この間、オットに愚痴をこぼしてたら、「キミ、もうちょっと前向きな考え方ができないの?」と言われた。
私の考え方は後ろ向きだとよく言われる。
そりゃ、そーよ。コンプレックスの固まりですもの。
これでもまだ良くなった方で、まだ鼻垂らしてたガキンチョの頃から、私はいつの間にか身に付けた劣等感とともに生きてきた。

辞書で引くと、コンプレックスには二つの意味があって、一つは抑圧によって生まれた一種のゆがみを持つ感情で、マザコン、ファザコンなどはこっちに入る。
もう一つがインフェリオリティコンプレックスのことで、いわゆる劣等感の意味。
英語の辞書を引くと、スペリオリティコンプレックスというのもあって、こちらは優越感のこと。
コンプレックスの一語で劣等感を意味しちゃうのは、やっぱり日本人だからかしら。
いずれにしても、ゆがんだ感情であることは間違いない。
問題はなぜ、いつの間に、誰にも教えられないのに、そんな負の感情を身に付けてしまったのかということだ。

同じような負の感情で、恐怖症というのもある。
こっちの方が深刻なんだけど、それについて面白い話を聞いた。
催眠療法の先生が言うには、恐怖症というのは一種の自己暗示なんだそうだ。
なにかのきっかけで、「××は恐い」と自分に暗示をかけてしまう。
その後その××に遭遇すると、恐くて仕方なくなるというのだ。
なるほどな、と思った。
今までは暗示ってどれほど効き目があるのかわかってなかったけど、自分の雷恐怖症と高所恐怖症のヒドさを考えると、結構強力な効き目を持っているのがよくわかった。

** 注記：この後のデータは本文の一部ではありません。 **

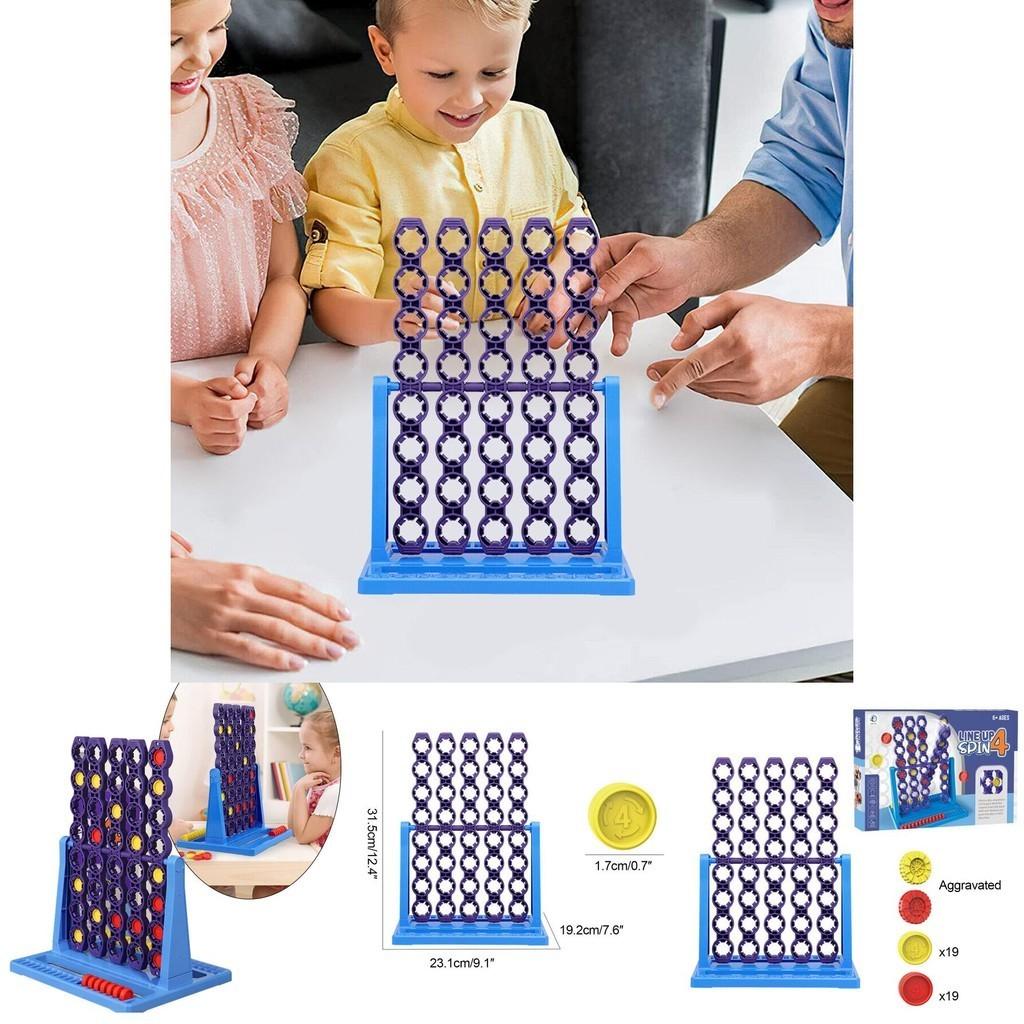 Interactive Plastic Desktop Game With Rotating Four-in-a-row Indoor Fun For Kids And Families Shantou China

だってさ、恐くないって頭でわかっていても、恐いって感情が克服できないんだよ。
勝手に動悸がしてきて、血圧上がって、落ち着きがなくなって、逃げ出したくなる。
暗示でスイッチが入るってこういうことなのね。
で、催眠療法では患者を退行催眠にかけて、そのきっかけを探り、治療するという方法を採るのだ。

恐怖症ほど顕著ではないにしても、劣等感とかも似たような仕組みで起こるんじゃないのかなあ。

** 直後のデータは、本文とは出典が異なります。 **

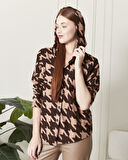 PERA KAPÜŞONLU OVERSİZE GÖMLEK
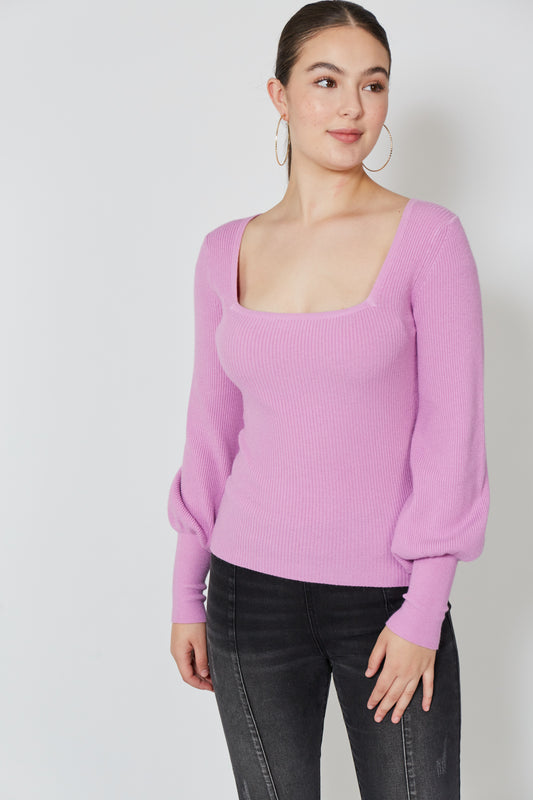 Twiggy Knit Top - Lilac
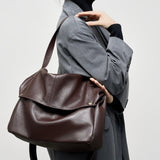 Sac En Cuir Noir Femme Signature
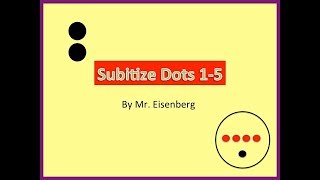 Dot Subitizing (Numbers 1-5) gameplay video by melodybarton, 2:03 duration
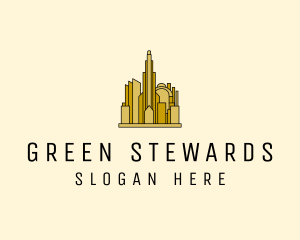 Gold City Property  logo design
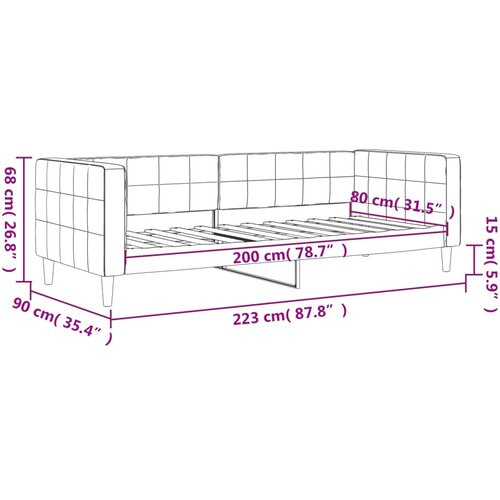  Dnevni krevet ružičasti 80 x 200 cm bar&amp;scaron;unasti Slike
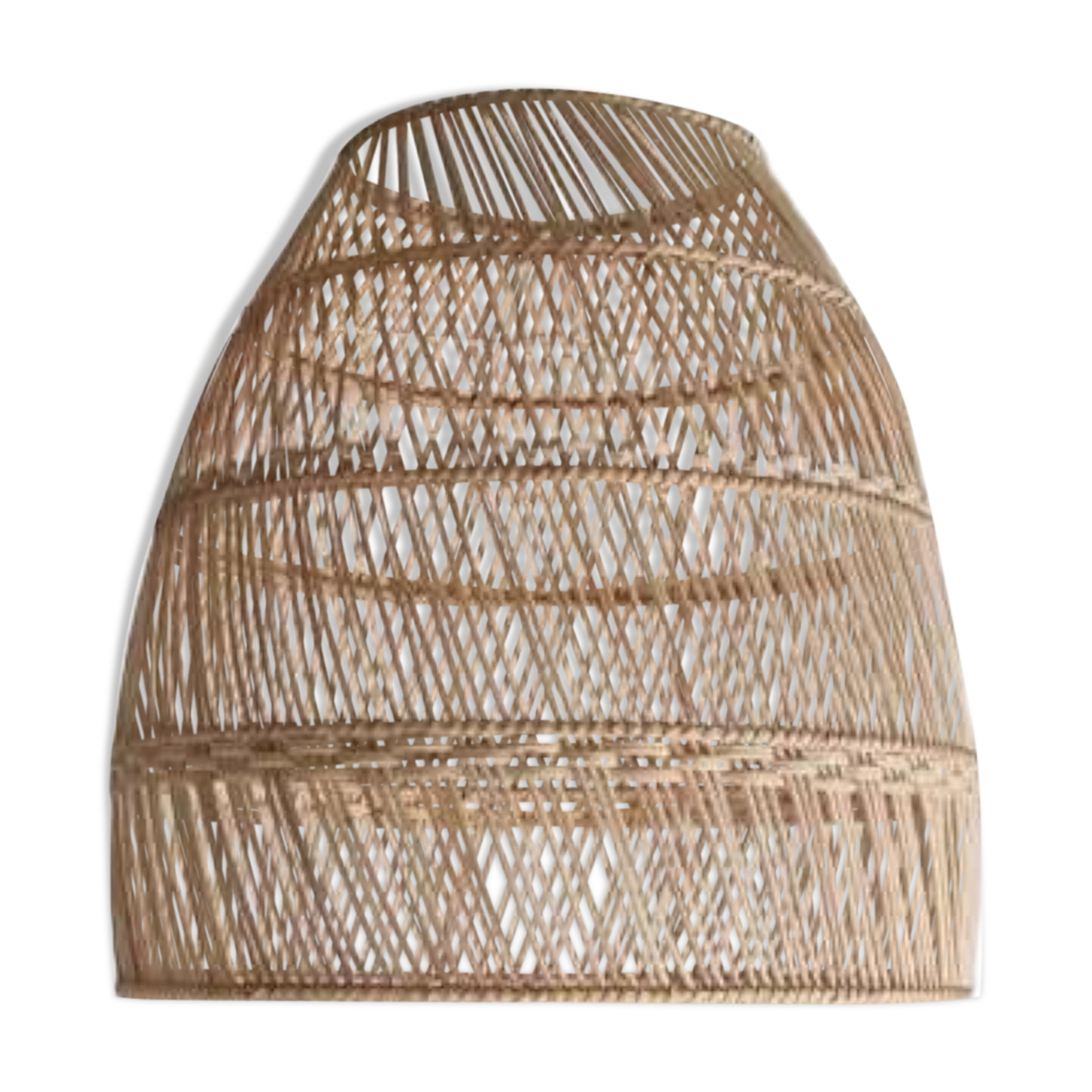 Bell-shaped rattan pendant or lampshade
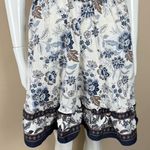 Joie  Floral Mini Dress Size 8 – Puff Sleeve, V-Neck & Belted Waist Photo 2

物事の善悪が判断つくようになる年頃から、何らかの事情で「自分が悪い」という意識を自分で植え付けてしまうと、自己評価する時に、常に自分が悪い、劣っていると思うようになるのではないか。
だって、コンプレックスに陥ってる時も、理屈じゃそんなことないってわかっていても、どうしようもないことが多いもの。

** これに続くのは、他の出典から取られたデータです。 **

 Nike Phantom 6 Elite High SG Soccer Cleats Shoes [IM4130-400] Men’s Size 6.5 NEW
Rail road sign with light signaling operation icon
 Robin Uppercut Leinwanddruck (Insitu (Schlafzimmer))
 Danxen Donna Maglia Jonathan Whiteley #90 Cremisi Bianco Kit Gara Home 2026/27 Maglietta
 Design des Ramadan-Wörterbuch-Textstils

ほんとは落ち込んだり、自分を卑下したり、エスカレートして逆ギレしたりなんてこと、誰だってしたくないはずでしょ。
私だってそんなことしたくないけど、気がつくとはまっているのよね。
しかもこういう強い負の感情って、なぜかエスカレートする傾向があるから、そうなっちゃうと始末に負えない。
本当の意味でコンプレックスを克服するには、やはりきっかけを探るところから始めるしかないのだろうか。

そう考えると、退行催眠にもちょっと興味が湧く。
自分のコンプレックスが、いつ何がきっかけで、どうやって植え付けられたのか調べてみたい。
こういうのって、親のせいとか、社会のせいとか、そういう一般論じゃ片付けられないところあるし、自分はどうなのか知りたいよね。